▸ **Given passage**
——————

October 15, 2009
Disclosure forms, according to Bloomberg, reveal that Treasury Secretary Timothy Geithner’s closest aides received millions of dollars from Goldman Sachs Group Inc., Citigroup Inc. and other Wall Street firms.
|Gene Sperling (left) confers with fellow master criminals, including Timothy Geithner and Larry Summers.|
The henchmen include Gene Sperling, who last year took in $887,727 from Goldman Sachs and $158,000 for speeches mostly to financial companies, including the firm run by accused Ponzi scheme mastermind R. Allen Stanford. Another top aide, Lee Sachs, reported more than $3 million in salary and partnership income from Mariner Investment Group, a New York hedge fund, reports Bloomberg.
In addition to working for Goldman Sachs, Sperling is on the staff of the Council on Foreign Relations, where he serves as Senior Fellow for Economic Policy and Director of the Center on Universal Education. He is also an economic adviser for Hillary Clinton.
Sperling worked in the Clinton administration as the President’s National Economic Adviser and Director of the National Economic Council. He was tutored by bankster master criminals Larry Summers and Robert Rubin. Clinton called him “the MVP” of his Wall Street economic team.
Lee Sachs is described as Geithner’s “right-hand man handling the financial crisis.” He was on the board of directors of Bear Stearns. In 1998, he joined the Clinton administration in Rubin’s Treasury as deputy assistant secretary for government financial policy. Less than a year after getting the post, Lawrence Summers replaced Rubin as secretary and Sachs got a promotion to assistant secretary for financial markets.
“As part of Geithner’s kitchen cabinet, Sperling and Sachs wield influence behind the scenes at the Treasury Department, where they help oversee the $700 billion banking rescue and craft executive pay rules and the revamp of financial regulations,” Bloomberg continues. “Yet they haven’t faced the public scrutiny given to Senate-confirmed appointees, nor are they compelled to testify in Congress to defend or explain the Treasury’s policies.”
Goldman Sachs is at the very epicenter of the international bankster cartel on Wall Street along with Brown Brothers, Harriman, Lehman Brothers, Kuhn Loeb, Inc. J.P. Morgan, Chase and a handful of others. It is one of around a dozen or so global institutions that are allowed to purchase Bills, Bonds and Notes directly from the Treasury. It is among the top five investment banks in the world.
Goldman Sachs received billions of dollars – to be paid off by future generations of Americans – for its highly speculative credit default swaps. It was the largest single recipient of tax payer money in AIG bailout. The government had forked over $180 billion to AIG as of April of this year. The New York State Attorney General Andrew Cuomo announced in March that he was investigating whether AIG’s trading counterparties improperly received government money.

——————

▸ **Dataset entries**
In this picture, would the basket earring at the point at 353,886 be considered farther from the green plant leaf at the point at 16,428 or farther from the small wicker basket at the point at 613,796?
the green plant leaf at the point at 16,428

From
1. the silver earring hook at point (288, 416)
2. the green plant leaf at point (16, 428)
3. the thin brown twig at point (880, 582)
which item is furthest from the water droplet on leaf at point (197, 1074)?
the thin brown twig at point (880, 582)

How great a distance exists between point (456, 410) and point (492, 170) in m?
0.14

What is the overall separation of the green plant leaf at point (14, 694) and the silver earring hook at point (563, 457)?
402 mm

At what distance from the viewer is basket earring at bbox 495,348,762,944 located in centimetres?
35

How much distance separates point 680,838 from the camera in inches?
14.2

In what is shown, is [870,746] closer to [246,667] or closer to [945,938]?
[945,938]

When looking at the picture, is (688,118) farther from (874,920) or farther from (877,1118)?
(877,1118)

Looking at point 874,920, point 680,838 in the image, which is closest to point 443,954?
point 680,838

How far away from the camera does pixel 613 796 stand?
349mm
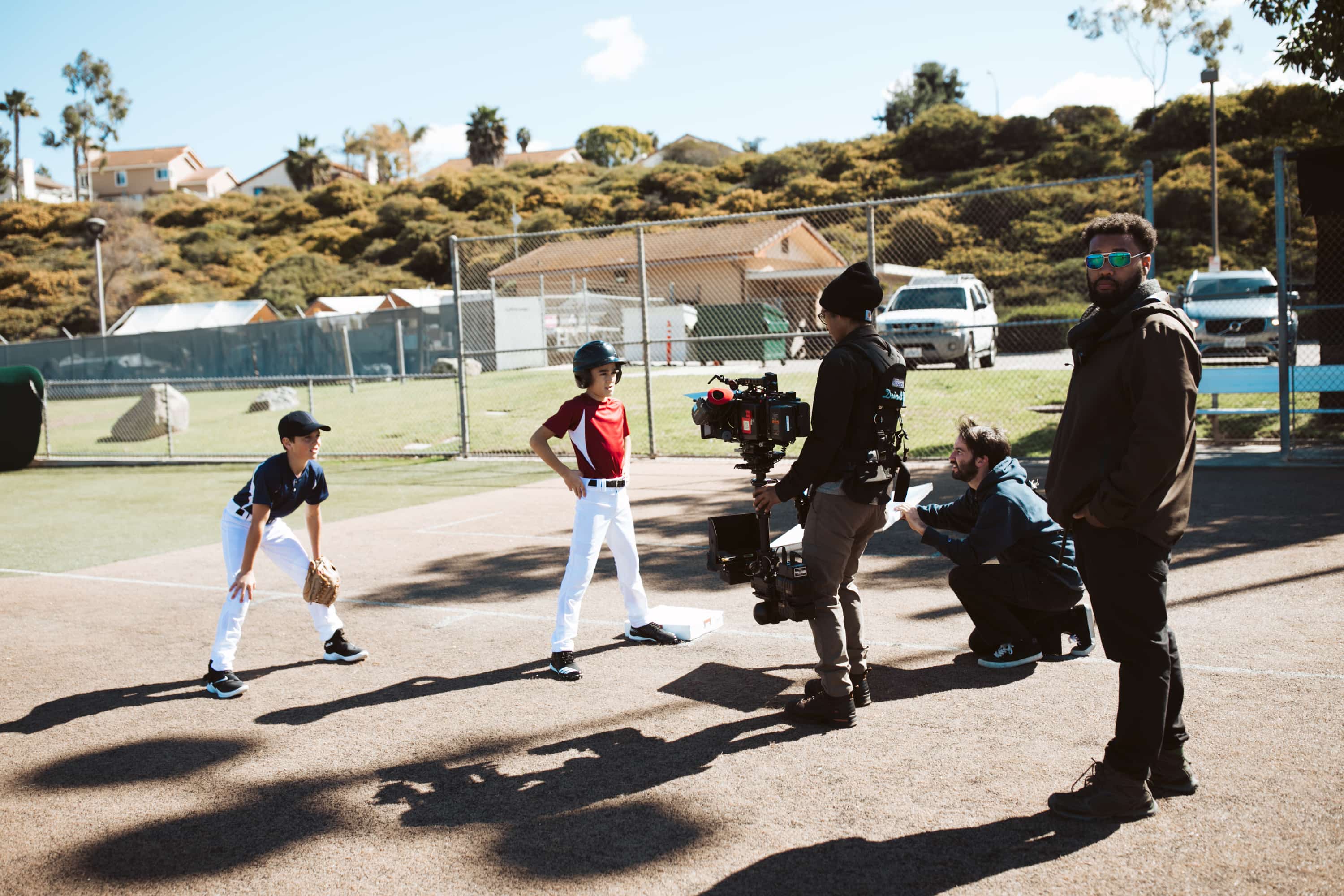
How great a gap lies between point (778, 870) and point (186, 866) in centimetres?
207

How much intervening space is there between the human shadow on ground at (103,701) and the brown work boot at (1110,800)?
4.30 m

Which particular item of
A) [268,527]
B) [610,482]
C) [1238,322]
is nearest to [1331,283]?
[1238,322]

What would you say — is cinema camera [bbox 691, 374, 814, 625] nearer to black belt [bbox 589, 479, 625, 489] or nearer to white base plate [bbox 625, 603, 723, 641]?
black belt [bbox 589, 479, 625, 489]

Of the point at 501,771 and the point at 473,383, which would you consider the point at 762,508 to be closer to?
the point at 501,771

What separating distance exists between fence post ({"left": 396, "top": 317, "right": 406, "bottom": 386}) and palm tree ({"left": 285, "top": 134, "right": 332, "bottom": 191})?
2783 inches

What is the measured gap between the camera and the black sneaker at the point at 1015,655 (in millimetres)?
5266

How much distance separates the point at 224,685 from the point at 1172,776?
457 centimetres

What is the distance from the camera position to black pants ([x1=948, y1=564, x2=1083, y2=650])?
203 inches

——————

▸ **Check your understanding**
A – List the formal positions that the article on Geithner's aides says Gene Sperling holds or has held, using the paragraphs beginning "In addition to working" and "Sperling worked in the Clinton administration."
B – Please carry on the article about Geithner's aides from its final sentence onward.

▸ **Answers to each task**
A –
- Senior Fellow for Economic Policy at the Council on Foreign Relations
- Director of the Center on Universal Education
- Economic adviser for Hillary Clinton
- The President's National Economic Adviser
- Director of the National Economic Council

B –
The presence of Gene Sperling and Lee Sachs in the Treasury is to say the least a conflict of interest. But then Timothy Geithner is a former chairman of the Federal Reserve Bank in New York and his predecessor, Hank Paulson, was the head of Goldman Sachs.
Goldman Sachs, the Federal Reserve, and the Treasury are basically one in the same. In July, former Reagan Treasury official Paul Craig Roberts asked: “Does the US Secretary of the Treasury work for the people or does he work for the banking system on Wall Street?” to which he replied, “He works for Goldman Sachs.”
“This bankster firm controls the economic policy of the United States,” Roberts said elsewhere.
Matt Taibbi, in his article in Rolling Stone, described Goldman Sachs as “a great vampire squid wrapped around the face of humanity, relentlessly jamming its blood funnel into anything that smells like money.”
Goldman Sachs the vampire squid is not finished with the American people. It will soon profit from the emerging cap and trade scam cooked up by the globalists and banksters. Dianne Feinstein and Olympia Snow have introduced a bill to make the Commodity Futures Trading Commission (CFTC) the sole regulator of the carbon market created by cap-and-trade legislation.
The current chairman of the CFTC is Gary Gensler, formerly of Goldman Sachs. Gensler had worked diligently with master criminal Alan Greenspan to protect credit default swaps from regulation. He also worked hard to deregulate electronic energy trading, allowing Enron to rip-off billions.
The mega-bankster crime syndicate is a part owner of the exchanges where carbon allowances would be traded. It has spent millions of dollars lobbying for cap-and-trade legislation in anticipation of making billions of dollars at the expense taxpayers and consumers.
The CFTC and the cap and trade scam will be the next derivatives bubble.
Goldman Sachs and its operatives in the Obama administration, the Treasury, and the Federal Reserve will be there to profit obscenely.
You’re here to pay them tribute on the road to the New Serfdom.